É antiga a polêmica em relação à autoria dos poemas (há quem afirme que somente a Ilíada foi escrita por Homero) e discute-se até mesmo a existência de Homero. Hoje, os especialistas classificam essas obras de “homéricas” sem alusão direta a um personagem histórico, mas a uma época ou uma memória grega antiga.

Seja como for, os poemas homéricos inspiraram artistas ainda na Antiguidade que deram sequência à narrativa ou ampliaram e detalharam episódios tratados brevemente na Ilíada e Odisseia. Assim foi o episódio do cavalo de Troia, mencionado em poucas linhas na Odisseia, mas que ganhou destaque em autores posteriores, como Virgílio, poeta romano do século I a.C. Sua obra Eneida narra as aventuras do herói troiano Eneias a partir da queda de Troia. É Virgílio quem narra a astúcia sugerida por Ulisses de construir o cavalo de madeira, graças ao qual os gregos finalmente conseguiram penetrar na cidade inimiga depois de dez anos de cerco.

Este artigo remete para atividades para o Stud História, Veja no final.

Vaso de Mikonos, com uma das mais antigas representações do Cavalo de Troia, século VIII a.C.

A Guerra de Troia foi lenda ou realidade?

A Guerra de Troia foi um grande conflito bélico entre os aqueus das cidades-estados da Grécia e Troia ocorrido em meados de 1250 a.C. e que durou cerca de dez anos. Troia também era conhecida pelo nome latinizado de Ílion e estava situada na costa noroeste da Anatólia, na atual Turquia.

» **OS DADOS**:
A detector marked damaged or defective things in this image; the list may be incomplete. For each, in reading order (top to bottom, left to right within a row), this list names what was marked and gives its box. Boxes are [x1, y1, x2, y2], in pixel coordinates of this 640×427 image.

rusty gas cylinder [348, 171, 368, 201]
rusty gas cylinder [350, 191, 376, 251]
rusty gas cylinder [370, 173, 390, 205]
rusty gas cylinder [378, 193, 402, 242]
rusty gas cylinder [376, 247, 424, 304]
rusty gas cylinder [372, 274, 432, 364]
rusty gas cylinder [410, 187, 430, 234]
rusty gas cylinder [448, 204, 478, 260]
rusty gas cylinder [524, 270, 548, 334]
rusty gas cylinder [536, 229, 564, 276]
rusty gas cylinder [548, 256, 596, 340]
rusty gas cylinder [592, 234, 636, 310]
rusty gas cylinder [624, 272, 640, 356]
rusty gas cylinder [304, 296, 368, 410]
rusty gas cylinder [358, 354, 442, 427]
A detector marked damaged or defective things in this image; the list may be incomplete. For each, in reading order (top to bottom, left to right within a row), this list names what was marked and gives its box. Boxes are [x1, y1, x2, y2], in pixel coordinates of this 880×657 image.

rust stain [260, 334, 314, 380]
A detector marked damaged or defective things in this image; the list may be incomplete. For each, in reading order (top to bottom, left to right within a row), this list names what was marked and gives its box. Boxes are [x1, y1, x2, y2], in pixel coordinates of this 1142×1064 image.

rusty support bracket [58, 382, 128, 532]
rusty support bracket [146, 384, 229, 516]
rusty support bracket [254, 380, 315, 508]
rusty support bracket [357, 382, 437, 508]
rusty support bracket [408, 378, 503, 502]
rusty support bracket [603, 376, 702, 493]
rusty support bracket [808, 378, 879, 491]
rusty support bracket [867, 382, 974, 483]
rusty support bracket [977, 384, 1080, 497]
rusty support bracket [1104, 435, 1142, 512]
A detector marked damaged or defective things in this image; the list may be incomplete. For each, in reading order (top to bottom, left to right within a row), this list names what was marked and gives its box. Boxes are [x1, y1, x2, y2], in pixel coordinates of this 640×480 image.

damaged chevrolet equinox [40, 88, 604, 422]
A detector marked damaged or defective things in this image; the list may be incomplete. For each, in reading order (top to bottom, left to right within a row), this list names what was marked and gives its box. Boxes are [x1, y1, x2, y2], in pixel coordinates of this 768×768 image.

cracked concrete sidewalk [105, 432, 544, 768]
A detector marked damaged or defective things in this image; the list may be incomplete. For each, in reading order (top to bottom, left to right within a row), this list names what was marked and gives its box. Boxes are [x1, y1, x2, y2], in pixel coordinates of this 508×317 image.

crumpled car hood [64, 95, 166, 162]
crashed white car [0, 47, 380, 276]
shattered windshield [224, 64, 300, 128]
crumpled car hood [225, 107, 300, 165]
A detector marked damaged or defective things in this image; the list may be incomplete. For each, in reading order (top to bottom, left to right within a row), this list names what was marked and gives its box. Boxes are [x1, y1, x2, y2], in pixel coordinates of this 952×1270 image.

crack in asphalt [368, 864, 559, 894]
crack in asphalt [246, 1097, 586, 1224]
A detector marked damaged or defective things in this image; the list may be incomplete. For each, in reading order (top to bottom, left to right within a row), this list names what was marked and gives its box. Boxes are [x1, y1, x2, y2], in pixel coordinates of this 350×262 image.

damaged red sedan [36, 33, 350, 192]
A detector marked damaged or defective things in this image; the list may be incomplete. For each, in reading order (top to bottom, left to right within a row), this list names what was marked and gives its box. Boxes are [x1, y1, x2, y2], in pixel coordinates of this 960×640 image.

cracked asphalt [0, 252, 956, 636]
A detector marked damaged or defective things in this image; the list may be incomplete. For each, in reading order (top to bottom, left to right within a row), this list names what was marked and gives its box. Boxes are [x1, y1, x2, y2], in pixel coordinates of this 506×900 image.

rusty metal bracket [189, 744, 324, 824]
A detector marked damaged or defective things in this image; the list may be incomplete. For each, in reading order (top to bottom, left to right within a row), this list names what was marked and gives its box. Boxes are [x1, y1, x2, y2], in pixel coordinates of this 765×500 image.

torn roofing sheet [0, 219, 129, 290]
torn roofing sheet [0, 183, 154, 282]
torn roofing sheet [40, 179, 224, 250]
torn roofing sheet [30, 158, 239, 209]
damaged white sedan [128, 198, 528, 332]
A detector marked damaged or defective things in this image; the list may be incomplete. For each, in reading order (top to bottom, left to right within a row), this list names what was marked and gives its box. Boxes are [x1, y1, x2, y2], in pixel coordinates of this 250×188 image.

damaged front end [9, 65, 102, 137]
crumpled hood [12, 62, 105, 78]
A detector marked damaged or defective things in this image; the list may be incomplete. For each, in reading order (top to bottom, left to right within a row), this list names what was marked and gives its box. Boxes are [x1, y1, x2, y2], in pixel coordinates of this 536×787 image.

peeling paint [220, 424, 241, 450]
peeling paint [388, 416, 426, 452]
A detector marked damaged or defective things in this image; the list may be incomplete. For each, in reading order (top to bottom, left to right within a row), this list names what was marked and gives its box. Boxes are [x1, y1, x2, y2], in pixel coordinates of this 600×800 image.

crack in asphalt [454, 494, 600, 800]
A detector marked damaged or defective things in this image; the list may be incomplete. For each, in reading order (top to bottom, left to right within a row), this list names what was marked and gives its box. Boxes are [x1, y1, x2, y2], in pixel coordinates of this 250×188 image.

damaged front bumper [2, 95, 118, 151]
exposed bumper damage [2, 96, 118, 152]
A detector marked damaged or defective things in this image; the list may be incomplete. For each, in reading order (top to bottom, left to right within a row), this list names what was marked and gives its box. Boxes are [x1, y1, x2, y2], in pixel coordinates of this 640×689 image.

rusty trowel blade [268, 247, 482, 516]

» **EXERCÍCIO**:
Dê continuidade ao texto sobre os poemas homéricos e a Guerra de Troia, começando logo após a última frase.

» **RESPOSTA**:
Segundo a lenda, a guerra ocorreu depois que Páris, príncipe de Troia, tirou Helena de seu marido, rei de Esparta.

Até o século XIX, a Guerra de Troia narrada por Homero era considerada pelos estudiosos como absolutamente lendária. Segundo eles, a guerra jamais ocorrera e Troia nunca existiu. Essa visão foi reformulada com as descobertas de Heinrich Schliemann que encontrou as ruínas de Troia e de Micenas em 1873.

Apesar dos métodos de escavação de Schliemann terem sido contestados e também seus erros e imprecisões na identificação de artefatos, suas descobertas foram importantes e abriram caminho para trabalhos mais meticulosos. O arquiteto alemão Wilhelm Dörpfeld que deu sequência às escavações em Troia a partir de 1882 trouxe mais rigor à pesquisa, sendo pioneiro da escavação estratigráfica e da rigorosa documentação dos achados.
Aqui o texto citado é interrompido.